Have you ever wanted to analyze or mutate some C or C++ code? You can do some simple pattern matching with regular expressions, but there’s always some special case or another that will break your logic. To do it right, you need to develop an entire parser, perhaps using a formal grammar and a tool like Yacc. That’s a big job, though, just to change all the floats to doubles.

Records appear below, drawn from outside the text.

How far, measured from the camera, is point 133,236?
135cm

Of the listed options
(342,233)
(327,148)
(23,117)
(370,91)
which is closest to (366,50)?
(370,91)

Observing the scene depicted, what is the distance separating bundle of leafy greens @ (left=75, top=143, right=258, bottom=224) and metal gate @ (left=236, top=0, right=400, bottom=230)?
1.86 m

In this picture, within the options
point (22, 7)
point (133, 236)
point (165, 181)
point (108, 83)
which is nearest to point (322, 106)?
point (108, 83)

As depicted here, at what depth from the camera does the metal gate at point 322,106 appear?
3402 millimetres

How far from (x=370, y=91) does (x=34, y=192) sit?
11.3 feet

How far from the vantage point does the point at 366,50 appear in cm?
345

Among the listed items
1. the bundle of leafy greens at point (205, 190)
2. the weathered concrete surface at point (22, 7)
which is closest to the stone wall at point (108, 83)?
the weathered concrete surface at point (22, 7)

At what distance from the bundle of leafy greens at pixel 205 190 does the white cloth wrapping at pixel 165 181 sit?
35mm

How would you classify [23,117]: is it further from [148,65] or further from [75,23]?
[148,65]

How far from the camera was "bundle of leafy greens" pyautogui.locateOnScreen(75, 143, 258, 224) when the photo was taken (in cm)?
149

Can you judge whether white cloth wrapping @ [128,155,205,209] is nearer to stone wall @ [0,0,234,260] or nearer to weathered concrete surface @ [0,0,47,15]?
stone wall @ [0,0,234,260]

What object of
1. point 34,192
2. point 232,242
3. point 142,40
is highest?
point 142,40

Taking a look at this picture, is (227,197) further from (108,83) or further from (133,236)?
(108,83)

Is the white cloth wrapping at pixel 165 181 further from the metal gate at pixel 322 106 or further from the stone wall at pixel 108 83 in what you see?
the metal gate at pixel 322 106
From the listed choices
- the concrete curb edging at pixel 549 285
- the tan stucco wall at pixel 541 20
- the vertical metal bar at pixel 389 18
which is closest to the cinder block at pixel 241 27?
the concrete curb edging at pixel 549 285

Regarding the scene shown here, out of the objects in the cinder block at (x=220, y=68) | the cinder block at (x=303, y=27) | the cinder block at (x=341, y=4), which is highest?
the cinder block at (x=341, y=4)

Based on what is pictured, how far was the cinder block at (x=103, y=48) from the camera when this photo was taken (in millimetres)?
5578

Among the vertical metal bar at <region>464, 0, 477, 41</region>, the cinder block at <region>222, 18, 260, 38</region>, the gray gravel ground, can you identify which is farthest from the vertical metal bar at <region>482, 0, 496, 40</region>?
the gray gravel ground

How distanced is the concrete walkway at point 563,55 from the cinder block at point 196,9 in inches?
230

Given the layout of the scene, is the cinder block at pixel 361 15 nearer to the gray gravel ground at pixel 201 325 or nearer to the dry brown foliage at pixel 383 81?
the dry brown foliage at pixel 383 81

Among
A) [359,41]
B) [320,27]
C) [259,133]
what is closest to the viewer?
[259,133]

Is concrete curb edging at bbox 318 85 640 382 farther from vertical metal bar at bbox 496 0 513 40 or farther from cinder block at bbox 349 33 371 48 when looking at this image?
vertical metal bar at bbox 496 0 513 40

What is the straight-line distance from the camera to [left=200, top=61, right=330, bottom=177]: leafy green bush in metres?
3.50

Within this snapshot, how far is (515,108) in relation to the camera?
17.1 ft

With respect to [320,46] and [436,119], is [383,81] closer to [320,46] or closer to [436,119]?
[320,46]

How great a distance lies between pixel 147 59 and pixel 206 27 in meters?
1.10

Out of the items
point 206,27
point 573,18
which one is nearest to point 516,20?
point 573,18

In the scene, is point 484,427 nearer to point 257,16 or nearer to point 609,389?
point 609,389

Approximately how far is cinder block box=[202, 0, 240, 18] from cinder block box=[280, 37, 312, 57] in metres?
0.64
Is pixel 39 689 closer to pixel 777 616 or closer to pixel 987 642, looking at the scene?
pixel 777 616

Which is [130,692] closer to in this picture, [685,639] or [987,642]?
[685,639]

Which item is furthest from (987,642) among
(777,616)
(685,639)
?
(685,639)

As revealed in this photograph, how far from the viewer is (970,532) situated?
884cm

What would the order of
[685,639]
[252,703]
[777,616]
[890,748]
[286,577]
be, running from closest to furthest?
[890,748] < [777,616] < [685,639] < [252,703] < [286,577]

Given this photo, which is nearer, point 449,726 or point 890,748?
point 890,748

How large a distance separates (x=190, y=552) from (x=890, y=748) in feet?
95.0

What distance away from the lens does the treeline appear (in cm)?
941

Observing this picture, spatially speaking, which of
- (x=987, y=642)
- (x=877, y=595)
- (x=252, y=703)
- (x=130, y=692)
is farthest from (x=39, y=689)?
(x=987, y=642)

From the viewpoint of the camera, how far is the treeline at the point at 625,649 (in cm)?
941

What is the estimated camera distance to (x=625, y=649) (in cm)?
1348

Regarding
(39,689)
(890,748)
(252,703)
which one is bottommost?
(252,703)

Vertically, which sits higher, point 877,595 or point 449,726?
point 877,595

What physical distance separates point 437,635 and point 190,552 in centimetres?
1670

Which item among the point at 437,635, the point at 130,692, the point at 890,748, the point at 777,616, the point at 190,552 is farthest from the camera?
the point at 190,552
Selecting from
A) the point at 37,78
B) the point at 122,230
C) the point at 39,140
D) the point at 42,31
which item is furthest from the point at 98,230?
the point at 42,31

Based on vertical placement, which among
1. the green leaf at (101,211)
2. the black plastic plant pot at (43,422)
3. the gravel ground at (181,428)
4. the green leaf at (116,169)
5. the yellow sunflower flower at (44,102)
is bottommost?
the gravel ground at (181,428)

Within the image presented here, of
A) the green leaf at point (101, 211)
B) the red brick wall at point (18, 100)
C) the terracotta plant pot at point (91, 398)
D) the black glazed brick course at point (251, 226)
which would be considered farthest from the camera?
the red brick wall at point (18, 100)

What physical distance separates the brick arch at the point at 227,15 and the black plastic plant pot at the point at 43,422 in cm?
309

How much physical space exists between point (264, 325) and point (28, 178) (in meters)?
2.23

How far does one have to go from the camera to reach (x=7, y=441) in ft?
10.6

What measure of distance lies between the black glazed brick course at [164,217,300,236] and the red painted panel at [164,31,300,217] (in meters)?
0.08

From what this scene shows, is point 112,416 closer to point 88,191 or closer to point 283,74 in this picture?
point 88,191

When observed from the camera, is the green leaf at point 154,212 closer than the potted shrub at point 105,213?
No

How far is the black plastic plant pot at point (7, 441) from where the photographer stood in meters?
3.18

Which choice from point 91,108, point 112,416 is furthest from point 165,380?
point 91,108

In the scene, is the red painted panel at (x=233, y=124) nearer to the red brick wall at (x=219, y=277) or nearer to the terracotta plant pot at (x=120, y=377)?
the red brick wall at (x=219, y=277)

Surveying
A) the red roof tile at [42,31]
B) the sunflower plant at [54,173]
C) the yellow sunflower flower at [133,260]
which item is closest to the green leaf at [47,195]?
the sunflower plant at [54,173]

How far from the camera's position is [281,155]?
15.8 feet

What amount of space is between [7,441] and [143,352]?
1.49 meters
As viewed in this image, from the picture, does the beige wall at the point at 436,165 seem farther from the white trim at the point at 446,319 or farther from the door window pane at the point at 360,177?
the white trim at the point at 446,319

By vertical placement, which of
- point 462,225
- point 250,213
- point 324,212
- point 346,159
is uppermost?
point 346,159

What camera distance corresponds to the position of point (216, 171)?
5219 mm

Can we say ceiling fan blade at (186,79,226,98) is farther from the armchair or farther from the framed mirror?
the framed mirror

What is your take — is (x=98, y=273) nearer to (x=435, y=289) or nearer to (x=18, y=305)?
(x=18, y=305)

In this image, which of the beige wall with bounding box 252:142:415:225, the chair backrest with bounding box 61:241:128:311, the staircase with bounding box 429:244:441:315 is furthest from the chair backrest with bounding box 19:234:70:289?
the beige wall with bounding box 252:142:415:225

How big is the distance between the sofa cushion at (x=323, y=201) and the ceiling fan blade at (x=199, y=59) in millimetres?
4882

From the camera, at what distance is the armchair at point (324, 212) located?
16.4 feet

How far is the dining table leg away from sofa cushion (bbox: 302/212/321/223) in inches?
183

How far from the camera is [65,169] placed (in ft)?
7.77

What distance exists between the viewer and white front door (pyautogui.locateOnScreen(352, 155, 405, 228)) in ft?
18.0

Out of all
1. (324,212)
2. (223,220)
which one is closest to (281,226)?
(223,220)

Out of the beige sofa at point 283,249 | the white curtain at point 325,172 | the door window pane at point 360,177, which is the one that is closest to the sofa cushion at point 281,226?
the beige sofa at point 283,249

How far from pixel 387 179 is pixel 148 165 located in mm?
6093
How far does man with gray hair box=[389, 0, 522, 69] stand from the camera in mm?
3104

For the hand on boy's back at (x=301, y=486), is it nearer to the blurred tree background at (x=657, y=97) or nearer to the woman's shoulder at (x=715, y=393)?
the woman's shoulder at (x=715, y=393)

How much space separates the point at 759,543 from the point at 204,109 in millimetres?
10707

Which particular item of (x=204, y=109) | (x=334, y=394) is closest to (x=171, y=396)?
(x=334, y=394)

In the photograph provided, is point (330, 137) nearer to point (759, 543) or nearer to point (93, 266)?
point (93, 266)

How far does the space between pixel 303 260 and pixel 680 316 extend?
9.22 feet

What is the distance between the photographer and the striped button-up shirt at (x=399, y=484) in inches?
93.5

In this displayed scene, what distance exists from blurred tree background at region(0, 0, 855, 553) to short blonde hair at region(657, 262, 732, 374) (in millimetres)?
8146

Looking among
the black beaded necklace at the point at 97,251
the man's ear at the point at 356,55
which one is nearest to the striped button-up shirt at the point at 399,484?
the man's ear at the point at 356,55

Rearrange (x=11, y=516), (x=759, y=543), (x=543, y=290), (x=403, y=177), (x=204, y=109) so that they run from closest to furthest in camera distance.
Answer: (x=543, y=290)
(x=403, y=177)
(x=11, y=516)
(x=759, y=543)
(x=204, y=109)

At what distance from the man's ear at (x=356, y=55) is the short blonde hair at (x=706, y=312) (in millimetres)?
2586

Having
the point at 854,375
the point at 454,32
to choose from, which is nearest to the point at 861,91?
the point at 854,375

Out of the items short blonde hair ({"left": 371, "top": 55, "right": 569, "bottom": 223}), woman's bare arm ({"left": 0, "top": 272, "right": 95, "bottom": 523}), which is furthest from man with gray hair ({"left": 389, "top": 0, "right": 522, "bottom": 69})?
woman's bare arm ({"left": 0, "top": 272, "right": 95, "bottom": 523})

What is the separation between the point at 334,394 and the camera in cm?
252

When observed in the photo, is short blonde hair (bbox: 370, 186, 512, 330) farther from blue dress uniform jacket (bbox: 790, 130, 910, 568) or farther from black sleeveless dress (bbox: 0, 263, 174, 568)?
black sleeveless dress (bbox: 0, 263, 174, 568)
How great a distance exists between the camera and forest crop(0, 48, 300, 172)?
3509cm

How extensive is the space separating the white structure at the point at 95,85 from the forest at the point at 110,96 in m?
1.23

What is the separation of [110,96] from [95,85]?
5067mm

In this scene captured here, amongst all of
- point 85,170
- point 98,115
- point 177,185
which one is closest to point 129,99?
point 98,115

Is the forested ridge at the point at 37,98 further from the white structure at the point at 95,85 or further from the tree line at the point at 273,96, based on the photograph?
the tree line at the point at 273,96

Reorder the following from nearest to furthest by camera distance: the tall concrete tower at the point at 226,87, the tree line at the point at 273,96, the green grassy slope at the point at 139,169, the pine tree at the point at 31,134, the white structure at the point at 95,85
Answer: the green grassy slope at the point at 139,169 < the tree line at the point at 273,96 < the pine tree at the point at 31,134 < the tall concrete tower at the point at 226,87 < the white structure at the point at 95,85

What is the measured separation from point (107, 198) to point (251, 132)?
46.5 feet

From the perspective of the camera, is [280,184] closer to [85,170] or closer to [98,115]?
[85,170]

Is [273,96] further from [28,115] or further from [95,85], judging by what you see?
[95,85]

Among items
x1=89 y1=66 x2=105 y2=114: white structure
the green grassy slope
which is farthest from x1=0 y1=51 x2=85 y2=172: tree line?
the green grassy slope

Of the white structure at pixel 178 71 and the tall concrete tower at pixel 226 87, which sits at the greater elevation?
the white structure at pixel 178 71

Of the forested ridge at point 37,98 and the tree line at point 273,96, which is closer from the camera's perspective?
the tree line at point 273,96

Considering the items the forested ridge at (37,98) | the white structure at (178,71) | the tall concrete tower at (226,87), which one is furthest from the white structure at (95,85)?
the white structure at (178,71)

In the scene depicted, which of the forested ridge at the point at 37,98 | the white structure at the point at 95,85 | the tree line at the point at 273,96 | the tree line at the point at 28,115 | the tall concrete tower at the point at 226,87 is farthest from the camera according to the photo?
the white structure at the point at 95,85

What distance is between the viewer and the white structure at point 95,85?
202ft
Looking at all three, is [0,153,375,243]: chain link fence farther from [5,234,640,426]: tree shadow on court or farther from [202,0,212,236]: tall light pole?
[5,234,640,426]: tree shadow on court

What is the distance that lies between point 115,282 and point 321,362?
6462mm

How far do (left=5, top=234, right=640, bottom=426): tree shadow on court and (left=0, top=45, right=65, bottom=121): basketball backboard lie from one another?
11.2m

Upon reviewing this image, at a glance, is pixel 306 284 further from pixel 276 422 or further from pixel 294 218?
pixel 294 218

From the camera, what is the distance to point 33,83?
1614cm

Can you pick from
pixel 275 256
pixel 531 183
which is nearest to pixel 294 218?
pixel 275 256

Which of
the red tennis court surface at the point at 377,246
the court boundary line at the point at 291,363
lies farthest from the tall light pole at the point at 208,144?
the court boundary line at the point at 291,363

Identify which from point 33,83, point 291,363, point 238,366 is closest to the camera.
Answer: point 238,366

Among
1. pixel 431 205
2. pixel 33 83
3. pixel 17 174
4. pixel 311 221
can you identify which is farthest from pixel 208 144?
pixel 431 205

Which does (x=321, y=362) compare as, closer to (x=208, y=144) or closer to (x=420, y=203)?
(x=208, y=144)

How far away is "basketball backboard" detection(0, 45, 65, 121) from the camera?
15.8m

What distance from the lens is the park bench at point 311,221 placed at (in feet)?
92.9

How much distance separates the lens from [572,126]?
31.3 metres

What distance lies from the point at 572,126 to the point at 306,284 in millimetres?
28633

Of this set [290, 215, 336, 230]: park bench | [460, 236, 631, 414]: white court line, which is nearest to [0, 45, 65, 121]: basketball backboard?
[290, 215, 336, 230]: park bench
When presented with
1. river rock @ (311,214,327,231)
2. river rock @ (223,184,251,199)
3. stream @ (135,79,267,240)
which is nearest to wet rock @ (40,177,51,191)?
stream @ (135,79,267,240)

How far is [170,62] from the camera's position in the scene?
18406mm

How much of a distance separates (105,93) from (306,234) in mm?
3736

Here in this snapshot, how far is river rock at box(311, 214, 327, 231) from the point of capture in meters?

[Adrian Sampson] wrote a blog entry to make you go from “mostly uninterested in compilers to excited to use LLVM to do great work.” LLVM – the Low Level Virtual Machine compiler infrastructure — provides tools for a lot of languages, including CLANG for C and C++. [Adrian] points out a few key differences between LLVM and other compilers and tools you might use for a similar purpose:
- LLVM uses a consistent intermediate representation that is human-readable
- It is extremely modular
- It is both highly hackable and an industrial-strength, well-supported compiler
He points out that compiler tools aren’t just for compiling. You can use them to analyze source code, build simulators, and inject code for security or testing, among other things (speaking of security testing, check out the use of LLVM to analyze binaries for security issues in the video after the break). The high hackability of LLVM is due to its modular nature. By default, a front end chews up the C or C++ code into the intermediate representation. Then multiple passes can modify the representation before handing it off for the next pass. The final pass does actual code generation for the target processor.
It is fairly easy to add passes, and [Adrian] even provides a template and an example. Naturally, you could use a pass to do some kind of exotic or experimental optimization. But you can also use a pass to analyze or modify code for reasons other than code optimization.
We recently talked about the difficulties of building infrastructure around a custom CPU. LLVM was mentioned, and [Adrian’s] template and examples would be a big head start in creating a custom C compiler. CLANG can even generate code for the Arduino which, after all, is just C++ code.